Gently, he disengaged his hand from the boy’s. The boy understood too; he nodded, and took out his wallet, and threw five-rupee notes, one after the other, on Ratna’s lap.

“What’s this for?”

“You said you wanted something for helping me.”

Ratna thrust the notes into the boy’s shirt pocket. “Don’t go and get an attitude now. I have helped you out so far; and what did I have to gain from it? It was pure public service on my part, remember that. We aren’t related: there’s no blood in common between us.”

The boy said nothing.

“Look! I can’t keep coming around with you as you go from doctor to doctor. I’ve got my daughters to marry off, I don’t know where I’ll get the dowry for -”

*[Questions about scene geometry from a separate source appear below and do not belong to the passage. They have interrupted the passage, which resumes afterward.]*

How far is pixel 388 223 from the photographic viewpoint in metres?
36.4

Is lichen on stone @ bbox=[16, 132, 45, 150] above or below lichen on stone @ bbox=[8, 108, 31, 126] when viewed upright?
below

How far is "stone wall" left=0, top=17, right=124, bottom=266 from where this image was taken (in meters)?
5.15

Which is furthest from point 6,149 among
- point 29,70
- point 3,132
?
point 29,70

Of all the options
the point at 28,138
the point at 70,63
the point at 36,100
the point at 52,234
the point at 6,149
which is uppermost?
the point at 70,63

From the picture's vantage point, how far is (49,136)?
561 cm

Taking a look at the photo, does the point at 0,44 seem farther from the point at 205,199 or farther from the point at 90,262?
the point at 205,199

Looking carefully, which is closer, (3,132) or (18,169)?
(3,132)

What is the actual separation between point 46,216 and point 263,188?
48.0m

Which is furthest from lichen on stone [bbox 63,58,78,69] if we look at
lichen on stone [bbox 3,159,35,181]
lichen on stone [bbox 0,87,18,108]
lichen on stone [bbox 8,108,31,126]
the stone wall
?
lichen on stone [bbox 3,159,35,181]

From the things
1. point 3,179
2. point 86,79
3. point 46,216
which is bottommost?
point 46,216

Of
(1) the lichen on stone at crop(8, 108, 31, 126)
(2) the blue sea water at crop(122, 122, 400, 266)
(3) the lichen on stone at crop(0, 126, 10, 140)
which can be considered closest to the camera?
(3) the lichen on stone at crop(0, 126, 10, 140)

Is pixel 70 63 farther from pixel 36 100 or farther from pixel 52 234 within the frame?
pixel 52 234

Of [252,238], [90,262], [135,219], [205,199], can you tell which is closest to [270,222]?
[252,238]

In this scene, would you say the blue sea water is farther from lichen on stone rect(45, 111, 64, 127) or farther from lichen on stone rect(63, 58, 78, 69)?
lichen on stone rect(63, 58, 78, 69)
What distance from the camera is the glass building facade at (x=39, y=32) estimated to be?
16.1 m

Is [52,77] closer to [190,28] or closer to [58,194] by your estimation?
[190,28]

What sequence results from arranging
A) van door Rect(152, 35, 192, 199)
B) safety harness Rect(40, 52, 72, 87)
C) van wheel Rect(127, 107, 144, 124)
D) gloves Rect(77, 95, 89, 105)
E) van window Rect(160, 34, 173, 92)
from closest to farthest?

The boy turned, plunged his face into Ratna’s collar-bone and burst into sobs; his lips rubbed against Ratna’s clavicles, and began sucking on them. The passengers stared at them, and Ratna was too bewildered to say anything.

It took another hour before the outline of the black fort appeared on the horizon. The man and the boy got off the bus together. Against the black rectangle of the fort, Ratna had a vision, momentarily, of a white dome, and he heard a throng of mutilated beings chanting in unison. He put a beedi in his mouth, struck a match and inhaled.

“Let’s go,” he told the boy. “It’s a long walk from here to my house.”